The ruling came in response to a civil complaint filed in February by Leslie S. Klinger, the editor of the three-volume, nearly 3,000-page “The Complete Annotated Sherlock Holmes” and a number of other Holmes-related books.

The complaint stemmed from “In the Company of Sherlock Holmes,” a collection of new Holmes stories written by different authors and edited by Klinger and Laurie R. King, herself the author of a mystery series featuring Mary Russell, Holmes’ wife.

Klinger and King had paid a $5,000 licensing fee for a previous Holmes-inspired collection. But in the complaint, Klinger said that the publisher of “In the Company of Sherlock Holmes,” Pegasus Books, had declined to go forward after receiving a letter from the Conan Doyle Estate Ltd., a business entity organized in Britain, suggesting that the estate would prevent the new book from being sold by Amazon, Barnes & Noble and “similar retailers” unless it received a fee.

Chief Judge Ruben Castillo of the U.S. District Court of the Northern District of Illinois, Eastern Division, rejected the estate’s claim that the characters and the basic Holmes story line themselves remained under copyright, since they were not truly completed until Conan Doyle stopped writing.

Klinger said he planned to go forward with “In the Company of Sherlock Holmes,” which he said avoided any post-1923 elements.
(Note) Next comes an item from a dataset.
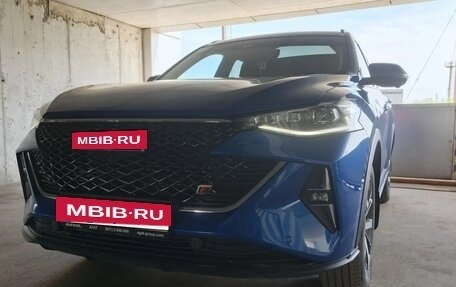 Haval F7 I, 2022 год, 2 400 000 рублей, 8 фотография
He also praised the ruling for opening the way to other creators.

“Holmes belongs to the world, and this ruling clearly establishes that,” he said. “People want to celebrate Holmes and Watson, and now they can do that without fear.”

Benjamin Allison, a lawyer for the Conan Doyle estate, said that it was exploring an appeal but asserted that the ruling did not imperil any existing licensing agreements or the estate’s separate claims under trademark law.

Allison also reiterated the estate’s claim that the “highly delineated” Holmes and Watson characters depend on elements introduced in the post-1923 stories, which remain protected.

“Those stories are set at a variety of points in Sherlock’s fictional life, not just the end of his life,” he said. “They develop the two men’s characters in ways that almost any use of the characters depends on.”